Press Center
A Streetcar Named Disaster
Trolley King Files Suit Against Former Landlord
Carroll Gardens
March 29, 2004 Cobble Hill Courier
Brooklyn’s trolley maven is suing the landlord who gave his organization a free home for a decade. Bob diamond the president of the Brooklyn Historic Railway Association (BHRA), Alleges that Red Hook property owner Greg O’Connell Failed to make repairs to the site, preventing Diamond from realizing his dream of restoring trolley service to the borough.
Diamond is asking a civil court to award his group a minimum of $100,000 in damages, the income he says the group lost since the entryway to the trolley barn was damages in August 2001.
“The idea was to have a working trolley line to red Hook, not a stationary diorama inside a inaccessible building,” Diamond said.
Damage to the pier at the entryway to the barn has prevented the trolleys egress.
“It’s a shame he didn’t fix the damage in 2001,” Diamond said. “Apparently, he is very good talking on both sides of his mouth.”
O’Connell said he knew nothing of the lawsuit, which Diamond said was filed on March 18.
While he still thinks restoring trolley service is “a great idea.” O’Connell said the situation with BHRA “is very frustrating after a while.”
“You try to give him as much times as you can,” O’Connell said.
It’s been a long, strange trip for Diamond, who has devoted his life to trolleys.
Diamond and BHRA volunteers have installed 1,500 feet of track on a few blocks goal had been to build a rail link between Red Hook and Borough Hall.
But like two of Diamond best trolleys -one dating back to 1897 and a 1951 Pullman trolley-trapped inside O’Connell’s 8,000-foot barn, the dream has stagnated. Three other trolleys sit on the tracks along the pier.

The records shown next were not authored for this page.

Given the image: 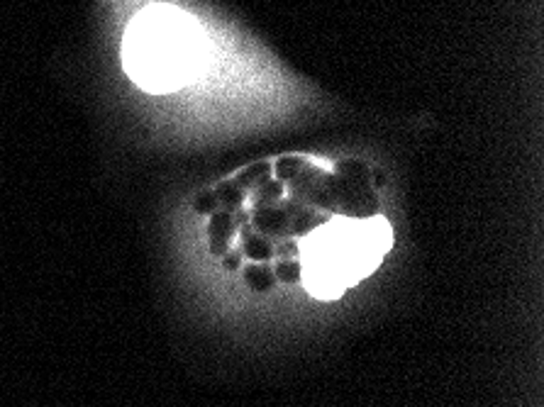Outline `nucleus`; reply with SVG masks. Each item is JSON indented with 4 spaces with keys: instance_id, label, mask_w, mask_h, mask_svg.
Wrapping results in <instances>:
<instances>
[{
    "instance_id": "nucleus-4",
    "label": "nucleus",
    "mask_w": 544,
    "mask_h": 407,
    "mask_svg": "<svg viewBox=\"0 0 544 407\" xmlns=\"http://www.w3.org/2000/svg\"><path fill=\"white\" fill-rule=\"evenodd\" d=\"M242 242H244V254H247L249 258H254V261L261 263V261H269V258L274 256V247H271L266 239L254 237L249 229H244Z\"/></svg>"
},
{
    "instance_id": "nucleus-8",
    "label": "nucleus",
    "mask_w": 544,
    "mask_h": 407,
    "mask_svg": "<svg viewBox=\"0 0 544 407\" xmlns=\"http://www.w3.org/2000/svg\"><path fill=\"white\" fill-rule=\"evenodd\" d=\"M218 198L225 202V205H239V202H242V196H239V191H234L232 186H225L223 191H220Z\"/></svg>"
},
{
    "instance_id": "nucleus-10",
    "label": "nucleus",
    "mask_w": 544,
    "mask_h": 407,
    "mask_svg": "<svg viewBox=\"0 0 544 407\" xmlns=\"http://www.w3.org/2000/svg\"><path fill=\"white\" fill-rule=\"evenodd\" d=\"M266 193H261V200L264 202H271V200H276V198L281 196V183L279 180H271V183H266Z\"/></svg>"
},
{
    "instance_id": "nucleus-3",
    "label": "nucleus",
    "mask_w": 544,
    "mask_h": 407,
    "mask_svg": "<svg viewBox=\"0 0 544 407\" xmlns=\"http://www.w3.org/2000/svg\"><path fill=\"white\" fill-rule=\"evenodd\" d=\"M244 281H247L249 288L256 290V293H266V290L274 285L276 276L269 266H264V263H252V266H247V271H244Z\"/></svg>"
},
{
    "instance_id": "nucleus-5",
    "label": "nucleus",
    "mask_w": 544,
    "mask_h": 407,
    "mask_svg": "<svg viewBox=\"0 0 544 407\" xmlns=\"http://www.w3.org/2000/svg\"><path fill=\"white\" fill-rule=\"evenodd\" d=\"M254 225L261 229V232H269V234L283 232L285 229V215L279 210H274V207H266V210H261L254 215Z\"/></svg>"
},
{
    "instance_id": "nucleus-1",
    "label": "nucleus",
    "mask_w": 544,
    "mask_h": 407,
    "mask_svg": "<svg viewBox=\"0 0 544 407\" xmlns=\"http://www.w3.org/2000/svg\"><path fill=\"white\" fill-rule=\"evenodd\" d=\"M118 71L161 122L279 113L303 91L186 0H100Z\"/></svg>"
},
{
    "instance_id": "nucleus-11",
    "label": "nucleus",
    "mask_w": 544,
    "mask_h": 407,
    "mask_svg": "<svg viewBox=\"0 0 544 407\" xmlns=\"http://www.w3.org/2000/svg\"><path fill=\"white\" fill-rule=\"evenodd\" d=\"M276 254H281V256H285V258H296L298 247L293 242H283L281 247H276Z\"/></svg>"
},
{
    "instance_id": "nucleus-7",
    "label": "nucleus",
    "mask_w": 544,
    "mask_h": 407,
    "mask_svg": "<svg viewBox=\"0 0 544 407\" xmlns=\"http://www.w3.org/2000/svg\"><path fill=\"white\" fill-rule=\"evenodd\" d=\"M269 171H271V166L259 164V166H254V169H249L247 173L239 176V183H242V186H261V183L269 178Z\"/></svg>"
},
{
    "instance_id": "nucleus-12",
    "label": "nucleus",
    "mask_w": 544,
    "mask_h": 407,
    "mask_svg": "<svg viewBox=\"0 0 544 407\" xmlns=\"http://www.w3.org/2000/svg\"><path fill=\"white\" fill-rule=\"evenodd\" d=\"M239 261H242V258H239V254H234V252L225 254V268H227V271H237Z\"/></svg>"
},
{
    "instance_id": "nucleus-6",
    "label": "nucleus",
    "mask_w": 544,
    "mask_h": 407,
    "mask_svg": "<svg viewBox=\"0 0 544 407\" xmlns=\"http://www.w3.org/2000/svg\"><path fill=\"white\" fill-rule=\"evenodd\" d=\"M276 278H281L283 283H298L303 278V263L298 258H283L276 266Z\"/></svg>"
},
{
    "instance_id": "nucleus-2",
    "label": "nucleus",
    "mask_w": 544,
    "mask_h": 407,
    "mask_svg": "<svg viewBox=\"0 0 544 407\" xmlns=\"http://www.w3.org/2000/svg\"><path fill=\"white\" fill-rule=\"evenodd\" d=\"M234 227L237 225H232V217L227 215V212H215L213 217H210V252L213 254H225L227 252V242L229 237H232Z\"/></svg>"
},
{
    "instance_id": "nucleus-9",
    "label": "nucleus",
    "mask_w": 544,
    "mask_h": 407,
    "mask_svg": "<svg viewBox=\"0 0 544 407\" xmlns=\"http://www.w3.org/2000/svg\"><path fill=\"white\" fill-rule=\"evenodd\" d=\"M218 205V196H200L196 202L198 212H213V207Z\"/></svg>"
}]
</instances>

Last November, O’Connell served Diamond with eviction papers ordering him to remove the trolleys from 480 Van Brunt Street.
O’Connell, the developer of the Fairway supermarket project, said he needs the space occupied by the BHRA’s equipment for the supermarket’s parking lot.
The trolleys and other equipment have sat idle on the property since the winter.
Last May, the city Department of Transportation trucked out some of the equipment not owned by the BHRA form the site.
The city withdrew its support for Diamond’s project, concerned that the BHRA was unable to secure private funds to keep it alive. “We couldn’t run the line for three years,” Diamond said. ” That had something to do with DOT scuttling the project,” he reasoned.
Even so, Diamond said he still hopes that the entryway to the bar will be repair one day soon, so that the trolley line will be “up and running” by the summer.
Diamond’s attorney, Jay Itkowitz, said Diamond and O’Connell had a lease agreement dating to 1998. In it, the attorney said, there is a provision that the DOT must be notified if any disputes arise. But Itkowitz said the city was never notified about the eviction notice Diamond received- a violation of the agreement. ” If he was going to take the position that the license agreement was ended, he needed to call a meeting,” the attorney said.
“Our position is that he will be able to prevail in evicting us,” Itkowitz said. The next court date for the matter will be March 30.
Despite the eviction notice, the relationship between Diamond and O’Connell remained amicable. In December, Diamond said if O’Connell, “”Besides being a businessman, Greg is also a visionary and a dreamer. He knows something is out there that is beyond making money.”
Know the kind words are few and far between.
“I should have known, with the eviction notice, where he was really coming from,” Diamond said. “He was probably not a supporter of the project for several years, but he paid lip service when necessary for good press relations.”
Asked why O’Connell would let the BHRA stay on the property for over 10 years free of charge, Diamond had this to say: “He did let us stay there, but then again, it was supposed to be an attraction for his development site.”
“BHRA put in a lot of seat equity, there was quid pro quo. He got a lot of work out of us,” he added, noting that the group worked on the site’s sewer lines, helped pave a pedestrian walkway, and did repair work on the bulkheads.
“It wasn’t just that he was being a nice guy donating space out of the kindness of his heart,” Diamond said. ” I was basically deluding myself thinking he was on the up and up.”
O’Connell remained incredulous. “I just say a prayer for this guy. I just wish him well.”